• _Task directions_: Resume the forum thread about a friend who is thinking of confessing a kiss to her husband, carrying it on from its final line.

• _Study text_:
There has been no repeat behaviour,but yesterday she told me she is thinking of telling him as she still feels so badly.
I've advised her to say nothing, it was a one off event when she was questioning everything.
Was I right to give this advice ? I don't want her to act hastily and ruin many lives ,including her childrens.

OP posts:
DillAte · 31/07/2022 13:21

All of these people saying that confessing would be selfish are playing extraordinary mental gymnastics.

You cannot say it's a one-off because, presumably, beforehand she would have said she wouldn't cheat at all.

It will only ruin the relationship because her husband may not want to be in a relationship with a woman who cheats and will probably draw the sensible conclusion that someone who has cheated in the past is capable of cheating again if the circumstances align.

I hope you can all be as magnanimous when you catch your husband's playing away.

Bearhats21 · 31/07/2022 13:39

Thanks for all the replies. I've told her I will support her . To answer some posters it was a kiss nothing else,
and I fully believe she wont do it again. She has gone to counselling but I'm not sure how effective it has been for her.
I believe that people can make a mistake , if this was a regular occurrence there is no way I would support her .

OP posts:
JustDanceAddict · 31/07/2022 14:04

I snogged someone in a club just before dh (age late 20s) and I got engaged. It was a catalyst that made me realise I didn’t want anyone else. Never told dh or snogged anyone else since and this was late 90s.
i would advise not to tell if just a kiss.
the only person that knew was my best friend as I was with her at the time.

Happyandyouknowit82 · 31/07/2022 14:53

ClocksGoingBackwards · 31/07/2022 11:29

Why should being an adult change their perspective enough to make them think that what their mum did was ok?

• _Data section_:
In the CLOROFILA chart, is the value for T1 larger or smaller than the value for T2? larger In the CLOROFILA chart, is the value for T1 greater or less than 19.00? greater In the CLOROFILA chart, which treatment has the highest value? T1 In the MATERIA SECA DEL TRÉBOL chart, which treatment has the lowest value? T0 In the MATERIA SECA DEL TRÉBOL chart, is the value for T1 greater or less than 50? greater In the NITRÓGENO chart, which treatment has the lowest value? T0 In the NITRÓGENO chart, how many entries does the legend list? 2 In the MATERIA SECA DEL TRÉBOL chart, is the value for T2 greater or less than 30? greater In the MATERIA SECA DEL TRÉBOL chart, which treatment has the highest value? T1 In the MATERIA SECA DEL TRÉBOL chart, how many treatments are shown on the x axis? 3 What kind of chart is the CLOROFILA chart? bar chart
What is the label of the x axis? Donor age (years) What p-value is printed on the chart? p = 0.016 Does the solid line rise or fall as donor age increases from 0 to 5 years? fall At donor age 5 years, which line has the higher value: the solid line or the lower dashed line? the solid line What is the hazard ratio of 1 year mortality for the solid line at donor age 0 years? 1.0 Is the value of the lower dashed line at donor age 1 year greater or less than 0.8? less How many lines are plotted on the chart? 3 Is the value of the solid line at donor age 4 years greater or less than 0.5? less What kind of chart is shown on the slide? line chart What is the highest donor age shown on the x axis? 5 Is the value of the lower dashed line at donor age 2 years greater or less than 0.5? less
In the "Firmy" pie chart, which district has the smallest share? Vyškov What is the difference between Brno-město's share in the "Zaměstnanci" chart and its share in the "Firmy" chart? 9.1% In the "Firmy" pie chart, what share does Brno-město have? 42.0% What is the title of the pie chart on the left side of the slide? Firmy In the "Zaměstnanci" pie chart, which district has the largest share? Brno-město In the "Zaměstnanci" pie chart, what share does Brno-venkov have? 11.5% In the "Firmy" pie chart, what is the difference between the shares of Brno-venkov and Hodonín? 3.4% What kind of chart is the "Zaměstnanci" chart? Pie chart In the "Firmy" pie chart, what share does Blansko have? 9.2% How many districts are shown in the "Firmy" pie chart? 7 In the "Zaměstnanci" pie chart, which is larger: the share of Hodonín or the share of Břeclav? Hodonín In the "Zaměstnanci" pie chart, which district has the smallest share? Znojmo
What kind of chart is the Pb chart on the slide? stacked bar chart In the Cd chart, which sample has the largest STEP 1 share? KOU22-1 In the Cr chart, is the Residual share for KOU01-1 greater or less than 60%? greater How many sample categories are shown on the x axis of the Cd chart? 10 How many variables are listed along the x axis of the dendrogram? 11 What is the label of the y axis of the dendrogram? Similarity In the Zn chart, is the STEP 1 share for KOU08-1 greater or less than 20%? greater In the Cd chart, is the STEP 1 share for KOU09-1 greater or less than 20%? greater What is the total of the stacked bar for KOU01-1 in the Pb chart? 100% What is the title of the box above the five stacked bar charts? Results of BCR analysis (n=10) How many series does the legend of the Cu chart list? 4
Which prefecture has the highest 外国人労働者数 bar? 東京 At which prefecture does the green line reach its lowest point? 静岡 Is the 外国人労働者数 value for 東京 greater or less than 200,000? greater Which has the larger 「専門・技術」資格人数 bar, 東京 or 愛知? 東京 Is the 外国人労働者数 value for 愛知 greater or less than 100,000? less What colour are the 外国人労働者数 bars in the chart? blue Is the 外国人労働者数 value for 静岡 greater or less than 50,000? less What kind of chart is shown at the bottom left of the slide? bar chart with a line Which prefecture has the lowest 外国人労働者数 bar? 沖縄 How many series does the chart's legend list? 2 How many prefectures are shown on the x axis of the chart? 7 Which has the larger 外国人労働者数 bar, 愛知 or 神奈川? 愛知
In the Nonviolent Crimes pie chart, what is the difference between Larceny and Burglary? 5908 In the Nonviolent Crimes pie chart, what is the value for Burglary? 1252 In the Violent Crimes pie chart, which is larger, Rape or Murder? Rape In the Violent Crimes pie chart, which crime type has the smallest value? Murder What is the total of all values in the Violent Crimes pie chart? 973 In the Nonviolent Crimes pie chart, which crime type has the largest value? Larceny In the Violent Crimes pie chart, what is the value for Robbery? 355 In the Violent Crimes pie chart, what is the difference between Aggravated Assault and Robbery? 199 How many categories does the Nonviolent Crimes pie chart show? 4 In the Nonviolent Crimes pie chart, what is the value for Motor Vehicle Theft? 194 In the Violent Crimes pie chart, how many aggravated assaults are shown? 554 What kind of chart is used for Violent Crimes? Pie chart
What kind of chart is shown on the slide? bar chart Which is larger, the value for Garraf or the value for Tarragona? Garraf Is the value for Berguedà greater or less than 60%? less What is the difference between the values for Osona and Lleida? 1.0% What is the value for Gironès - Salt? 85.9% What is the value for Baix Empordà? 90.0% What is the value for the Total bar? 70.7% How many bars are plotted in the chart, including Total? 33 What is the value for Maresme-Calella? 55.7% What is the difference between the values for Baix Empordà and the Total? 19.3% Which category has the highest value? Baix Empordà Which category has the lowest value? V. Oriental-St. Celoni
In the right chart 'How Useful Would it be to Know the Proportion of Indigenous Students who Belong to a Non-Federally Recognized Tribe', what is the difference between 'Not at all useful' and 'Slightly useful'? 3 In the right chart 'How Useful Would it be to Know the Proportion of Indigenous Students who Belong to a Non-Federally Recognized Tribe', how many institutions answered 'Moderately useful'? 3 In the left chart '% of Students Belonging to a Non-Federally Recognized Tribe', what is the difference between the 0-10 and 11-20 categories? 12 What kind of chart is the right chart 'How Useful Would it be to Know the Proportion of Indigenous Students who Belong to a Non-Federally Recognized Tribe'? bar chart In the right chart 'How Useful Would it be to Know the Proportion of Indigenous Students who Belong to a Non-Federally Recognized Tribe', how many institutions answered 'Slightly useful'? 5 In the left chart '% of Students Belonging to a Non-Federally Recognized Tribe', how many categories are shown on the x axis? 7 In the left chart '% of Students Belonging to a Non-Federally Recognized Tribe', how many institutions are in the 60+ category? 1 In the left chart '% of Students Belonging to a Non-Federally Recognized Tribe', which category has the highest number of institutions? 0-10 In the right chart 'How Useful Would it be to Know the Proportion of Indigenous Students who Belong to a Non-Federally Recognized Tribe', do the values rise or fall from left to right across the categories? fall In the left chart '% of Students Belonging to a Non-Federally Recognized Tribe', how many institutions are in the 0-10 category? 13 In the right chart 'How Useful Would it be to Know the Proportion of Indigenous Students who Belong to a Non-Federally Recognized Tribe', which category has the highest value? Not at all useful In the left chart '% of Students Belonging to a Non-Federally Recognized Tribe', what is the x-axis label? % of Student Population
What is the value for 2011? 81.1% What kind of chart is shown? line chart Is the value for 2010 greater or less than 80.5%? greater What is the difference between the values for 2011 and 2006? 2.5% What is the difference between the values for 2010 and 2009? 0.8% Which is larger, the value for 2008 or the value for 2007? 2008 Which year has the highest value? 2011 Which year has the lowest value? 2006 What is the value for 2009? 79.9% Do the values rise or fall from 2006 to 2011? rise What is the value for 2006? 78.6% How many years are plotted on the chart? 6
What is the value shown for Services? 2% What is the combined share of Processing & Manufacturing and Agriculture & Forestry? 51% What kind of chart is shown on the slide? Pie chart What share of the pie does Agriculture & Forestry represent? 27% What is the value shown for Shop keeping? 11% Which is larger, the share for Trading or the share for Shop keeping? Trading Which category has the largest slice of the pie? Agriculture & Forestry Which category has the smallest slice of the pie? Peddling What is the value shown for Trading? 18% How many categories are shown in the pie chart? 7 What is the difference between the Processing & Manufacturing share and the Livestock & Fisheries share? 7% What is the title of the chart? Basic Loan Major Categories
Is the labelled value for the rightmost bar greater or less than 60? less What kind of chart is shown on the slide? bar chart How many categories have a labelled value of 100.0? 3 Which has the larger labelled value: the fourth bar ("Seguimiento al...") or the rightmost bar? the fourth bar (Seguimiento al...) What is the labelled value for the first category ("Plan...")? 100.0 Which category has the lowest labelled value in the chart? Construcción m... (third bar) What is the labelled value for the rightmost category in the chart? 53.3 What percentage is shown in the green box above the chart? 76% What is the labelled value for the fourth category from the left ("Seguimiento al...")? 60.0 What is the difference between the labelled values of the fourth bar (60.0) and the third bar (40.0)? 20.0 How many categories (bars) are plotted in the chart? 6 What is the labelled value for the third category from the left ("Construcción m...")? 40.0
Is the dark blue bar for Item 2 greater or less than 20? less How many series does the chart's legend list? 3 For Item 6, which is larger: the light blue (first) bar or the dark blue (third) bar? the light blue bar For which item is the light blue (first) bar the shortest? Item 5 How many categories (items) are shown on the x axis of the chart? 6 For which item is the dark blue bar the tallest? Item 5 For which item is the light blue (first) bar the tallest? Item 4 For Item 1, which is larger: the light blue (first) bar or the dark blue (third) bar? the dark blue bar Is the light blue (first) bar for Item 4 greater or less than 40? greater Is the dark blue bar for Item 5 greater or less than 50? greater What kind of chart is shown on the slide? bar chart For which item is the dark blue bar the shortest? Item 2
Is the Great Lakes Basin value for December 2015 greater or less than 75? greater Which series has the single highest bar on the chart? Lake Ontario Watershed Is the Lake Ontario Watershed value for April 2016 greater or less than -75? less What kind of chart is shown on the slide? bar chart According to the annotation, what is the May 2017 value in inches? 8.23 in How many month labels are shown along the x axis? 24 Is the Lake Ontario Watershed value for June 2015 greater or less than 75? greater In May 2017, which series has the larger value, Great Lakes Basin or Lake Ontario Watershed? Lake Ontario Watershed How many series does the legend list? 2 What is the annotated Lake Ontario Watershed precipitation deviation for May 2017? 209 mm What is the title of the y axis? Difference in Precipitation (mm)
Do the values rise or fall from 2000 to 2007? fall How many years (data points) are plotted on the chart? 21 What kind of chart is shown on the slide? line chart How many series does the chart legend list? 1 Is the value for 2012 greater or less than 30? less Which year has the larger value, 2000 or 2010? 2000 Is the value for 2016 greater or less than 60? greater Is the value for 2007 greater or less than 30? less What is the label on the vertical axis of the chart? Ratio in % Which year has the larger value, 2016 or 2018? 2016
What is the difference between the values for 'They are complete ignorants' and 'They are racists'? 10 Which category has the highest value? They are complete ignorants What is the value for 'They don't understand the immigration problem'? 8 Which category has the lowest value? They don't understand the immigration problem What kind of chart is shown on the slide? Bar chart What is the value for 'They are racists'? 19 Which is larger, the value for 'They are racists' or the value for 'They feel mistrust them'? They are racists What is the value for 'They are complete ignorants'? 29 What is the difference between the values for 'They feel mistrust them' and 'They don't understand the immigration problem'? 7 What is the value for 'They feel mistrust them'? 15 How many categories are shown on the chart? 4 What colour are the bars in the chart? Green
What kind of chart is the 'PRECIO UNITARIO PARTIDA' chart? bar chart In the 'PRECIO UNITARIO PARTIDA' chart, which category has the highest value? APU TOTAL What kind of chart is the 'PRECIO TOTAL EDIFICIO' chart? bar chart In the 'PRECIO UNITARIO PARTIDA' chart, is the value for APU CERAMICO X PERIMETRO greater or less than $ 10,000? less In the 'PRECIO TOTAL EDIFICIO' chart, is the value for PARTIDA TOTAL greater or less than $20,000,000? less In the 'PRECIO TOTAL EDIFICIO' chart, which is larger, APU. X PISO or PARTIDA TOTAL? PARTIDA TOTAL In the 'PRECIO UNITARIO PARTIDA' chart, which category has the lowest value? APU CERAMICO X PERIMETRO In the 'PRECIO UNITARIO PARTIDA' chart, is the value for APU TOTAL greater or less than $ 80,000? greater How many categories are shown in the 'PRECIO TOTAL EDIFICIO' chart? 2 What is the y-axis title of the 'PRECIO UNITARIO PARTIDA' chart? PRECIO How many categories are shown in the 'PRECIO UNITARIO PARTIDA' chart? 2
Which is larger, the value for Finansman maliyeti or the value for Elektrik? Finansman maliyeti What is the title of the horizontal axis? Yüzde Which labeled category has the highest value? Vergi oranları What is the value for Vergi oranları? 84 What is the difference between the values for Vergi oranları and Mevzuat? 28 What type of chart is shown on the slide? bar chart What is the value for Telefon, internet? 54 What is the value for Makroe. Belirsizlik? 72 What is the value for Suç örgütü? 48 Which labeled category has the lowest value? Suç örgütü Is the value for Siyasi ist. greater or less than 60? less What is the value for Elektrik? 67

• _Reply_:
I was responding to this

Never was the poster you mentioned!!!

Happyandyouknowit82 · 31/07/2022 14:53

“Never read”

ClocksGoingBackwards · 31/07/2022 15:11

Happyandyouknowit82 · 31/07/2022 14:53

I was responding to this

Never was the poster you mentioned!!!

Then who were you talking to when you posted this?

Happyandyouknowit82 · Today 11:22
and even as adults the teens haven’t changed their perspective?

🤦🏼‍♀️

Happyandyouknowit82 · 31/07/2022 15:12

That poster!

and so I asked that poster a question.

to which you responded to…. And then we were off. And since then I have only responded to your posts

Happyandyouknowit82 · 31/07/2022 15:16

Decades long marriage (presumably if had teens)
A recent bereavement of a mother
a one off kiss. No hint of emotional affair.

and the dh ends the marriage
and the relationship with teens never recovers

I can’t imagine ending an otherwise happy marriage over one kiss when clearly in a grieving state of mind

and I can’t imagine my relationship with my mother never recovering if I was a teenager the time

Palg68 · 31/07/2022 15:20

Your right to advise your friend the way you did. What would be the point in her offloading her guilt on to her partner? It's stopping one issue for an even bigger issue.

She did it and its done. Tell her to move on and let it go!

WinterMusings · 31/07/2022 15:25

ClocksGoingBackwards · 31/07/2022 11:29

Why should being an adult change their perspective enough to make them think that what their mum did was ok?

Because maturity sometimes allows you to see the situation more clearly & from
a less selfish viewpoint. I'd say they've inherited their fathers selfish outlook on life.

Musti · 31/07/2022 15:32

There is no right or wrong answer so it is up to her. Keeping it a secret may drive a wedge between them and is it fair that he doesn’t know?

But also, it was just a kiss and she’s adamant she’s not going to do it again. It was during a very emotional time and the person she wanted to turn to wasn’t being supportive. I’m sure grieving can make you do irrational things. Like nothing is as important or as bad as losing a person you love.

So in an otherwise good marriage this may cause distrust or break the relationship.

Or it may help the relationship, because the husband may understand and drive him to be more supportive. And she will appreciate him more because she knows that she risks losing him.

Argh, why do people cheat?? The turmoil and destruction is just not worth it.